Dr. J. B. Rhine, head of Duke University’s Parapsychology Laboratory, has proved experimentally that man has access to knowledge, facts, and ideas, other than his own individual memory or stored information from learning or experience. Telepathy, clairvoyance, precognition have been established by scientific laboratory experiments. His findings, that man possesses some “extra sensory factor”, which he calls “Psi“, are no longer doubted by scientists who have seriously reviewed his work.

“We have found”, says Dr. Rhine, “that there is a capacity for acquiring knowledge that transcends the sensory functions. This extra sensory capacity can give us knowledge certainly of objective and very likely subjective states, knowledge of matter and most probably of minds.” Franz Schubert is said to have told a friend that his own creative process consisted in “remembering a melody” that neither he nor anyone else had ever thought of before. Many creative artists, as well as psychologists who have made a study of the creative process, have been impressed by the similarity of creative inspiration, sudden revelation, intuition, etc, and ordinary human memory.

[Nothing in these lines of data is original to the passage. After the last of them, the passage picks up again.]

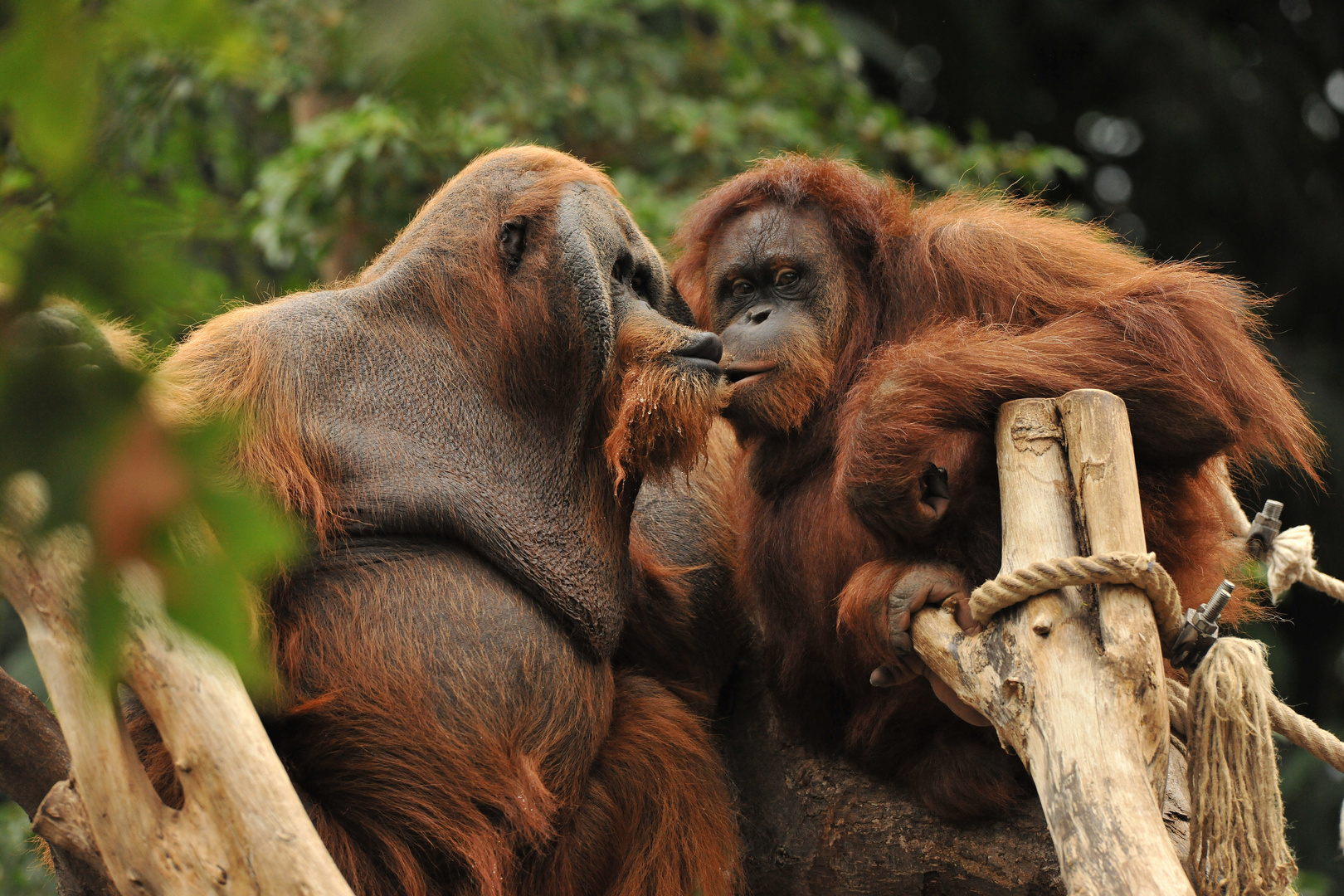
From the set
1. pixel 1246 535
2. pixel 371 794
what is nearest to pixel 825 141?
pixel 1246 535

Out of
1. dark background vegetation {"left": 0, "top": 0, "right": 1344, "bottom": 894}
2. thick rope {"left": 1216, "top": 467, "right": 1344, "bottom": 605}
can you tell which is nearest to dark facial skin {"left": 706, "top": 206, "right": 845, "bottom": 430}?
dark background vegetation {"left": 0, "top": 0, "right": 1344, "bottom": 894}

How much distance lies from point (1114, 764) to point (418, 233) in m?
1.61

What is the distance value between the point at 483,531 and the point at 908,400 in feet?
2.53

Searching for a new idea, or an answer to a problem, is in fact, very similar to searching memory for a name you have forgotten. You know the name is “there” or else you would not search. The scanner in your brain scans back over stored memories until the desired name is “recognized” or “discovered”.

So as one can see, there are other elements to our brains that we are not even aware of. Ideas such as telepathy, clairvoyance, precognition , and the unconscious mind are other elements that have not even been factored into this discussion on the human brain vs. a computer. These topics alone are whole other subject to talk about in itself.

One of the fastest supercomputers in the world needed 40 minutes to simulate one single second of human brain activity.

Remember
These are just a few of the ideas and theories that I have come across and have read and wanted to share with all of you. Next time when you sit down with your computer and think about how wonderful it is, make sure you stop and think about how wonderful our own brain is. Remember, without the human brain there would be no computer in the first place.